Passage to read START

In the past few days, the National Executive Committee of the NUS (NUS NEC) has voted to support a student strike, and the National Campaign Against Fees and Cuts (NCAFC) has called on students’ unions across the country to demand a student strike ballot. NCAFC are rallying students to go on strike to win maintenance grants for college and university students. With that in mind, what is a student strike, and why should we demand one?
A student strike takes place when students collectively decide to boycott their classes, exams and coursework. A ballot is held by a students’ union to allow students to vote on whether they take strike action. The ballot can be held through a referendum or through general assemblies. In general assemblies, students gather to debate the issue in a big meeting before voting. This gives everyone the opportunity to make their case to the whole student body.
When a student strike takes place, students refuse to attend their lectures and seminars, they refuse to do their coursework, and they refuse to turn up to exams. Instead, students organise picket lines, demonstrations, and other forms of protest to make their demands heard. During normal term time, most students don’t have the time or the energy to devote to these actions. The strike gives all students the time for campaigning on issues which affect them. This means campaigns are no longer limited to a small group of dedicated activists. Even a one day strike can be effective by giving students the chance to participate in mass demonstrations.
When students go on strike, they have safety in numbers. If only a few students decide, by themselves, to boycott their classes, they risk being punished by their university for refusing to attend. However, when students decide to go on strike en masse, they are safe in the knowledge that their university will not punish them all.

Passage to read END
Record set START

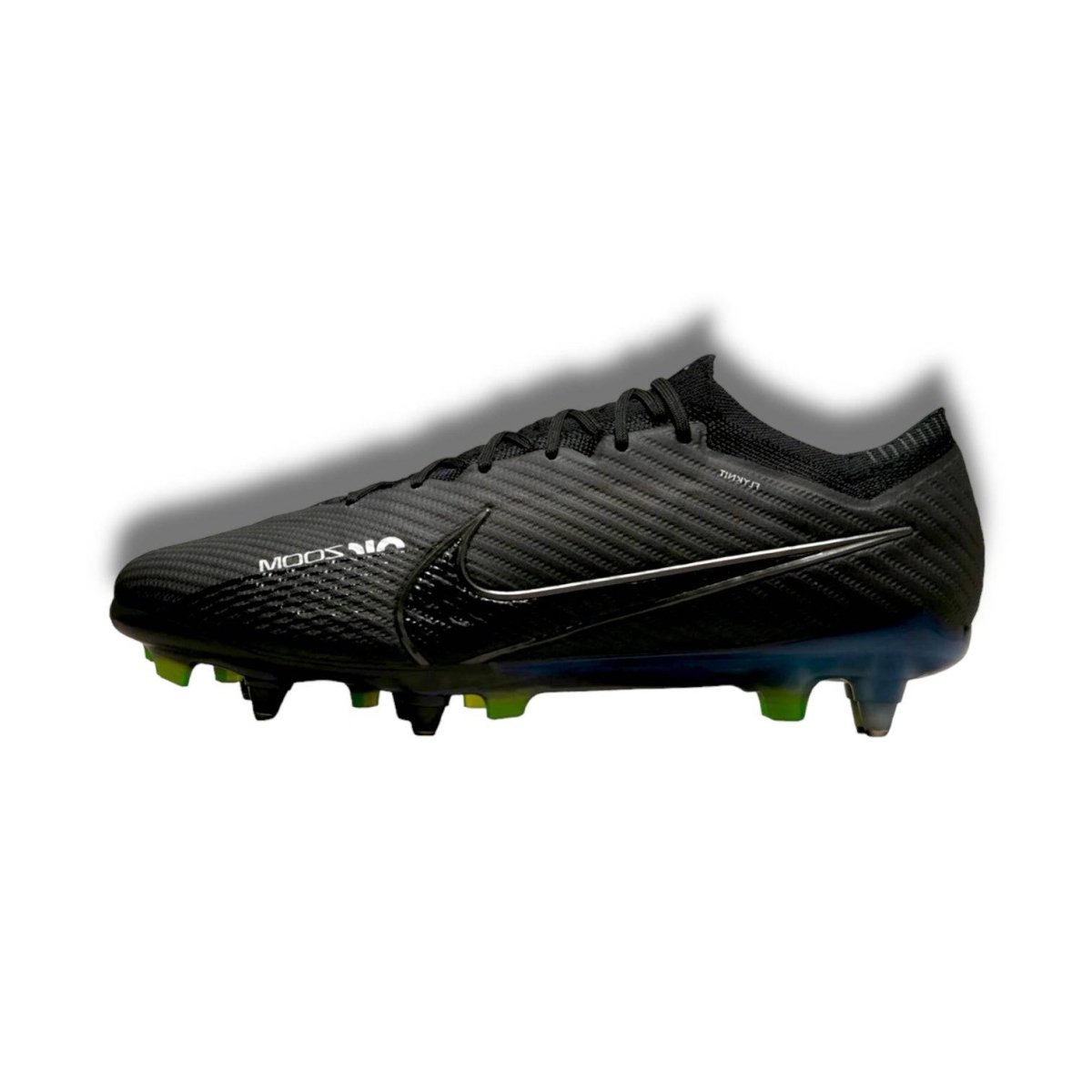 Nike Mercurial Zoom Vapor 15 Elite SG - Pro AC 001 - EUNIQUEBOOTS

Record set END
Record set START

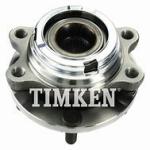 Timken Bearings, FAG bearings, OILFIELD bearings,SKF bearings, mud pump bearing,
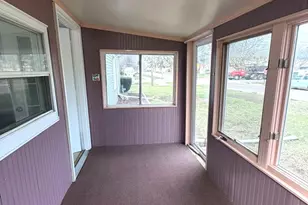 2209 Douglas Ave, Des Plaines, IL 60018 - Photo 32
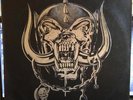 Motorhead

Record set END

Please carry on writing the student strike article from its last sentence. The rows have no connection to the student strike article.

Universities depend on students attending their classes, sitting their exams, and graduating. If a huge number of students fail to graduate, the university isn’t performing its function. This is because the university exists, in part, to produce graduates for the job market. Universities are a crucial part of the economy by training students for employment and awarding degrees which allow graduate employers to differentiate between the people who are applying for jobs. When students go on strike, they are armed with the threat of not graduating. In practice, however, student strikers always graduate. The university cannot afford to have whole classes failing to graduate, so instead they push exams and deadlines into the summer holidays. This is what happened in Quebec.
In Quebec, students went on strike to protest a tuition fee hike proposed by the Liberal government in 2012. During the strike, tens of thousands of students came out onto the streets to protest. CLASSE, the students’ union organising the strike, held assemblies in every department of every university they represented. Every week, members of CLASSE came to their departmental assembly to debate whether to continue the strike. Students decided to stay on strike for almost six months. The strike culminated in tuition fees being frozen and the ruling Liberal Party being ousted from government.
The UK has also had a successful student strike. In 1971, Margaret Thatcher, the education secretary at the time, announced plans to make membership of the National Union of Students voluntary. Students were outraged by Thatcher’s attack on the NUS. The NUS called a student strike which lasted five weeks and ended in victory. Thatcher was forced to withdraw her proposal. Ever since that strike, the government has been careful not to undermine the NUS’s ability to defend students.
In the past few months, the Tory government has announced that it will be scrapping maintenance grants for the poorest students and making changes to the student loan contracts we have already signed. They are proposing to make us pay our loans back quicker, and have openly said that this will affect the poorest graduates worst. Only a student strike can build a mass movement to seriously challenge the government. For more information or to get involved, email firstname.lastname@example.org.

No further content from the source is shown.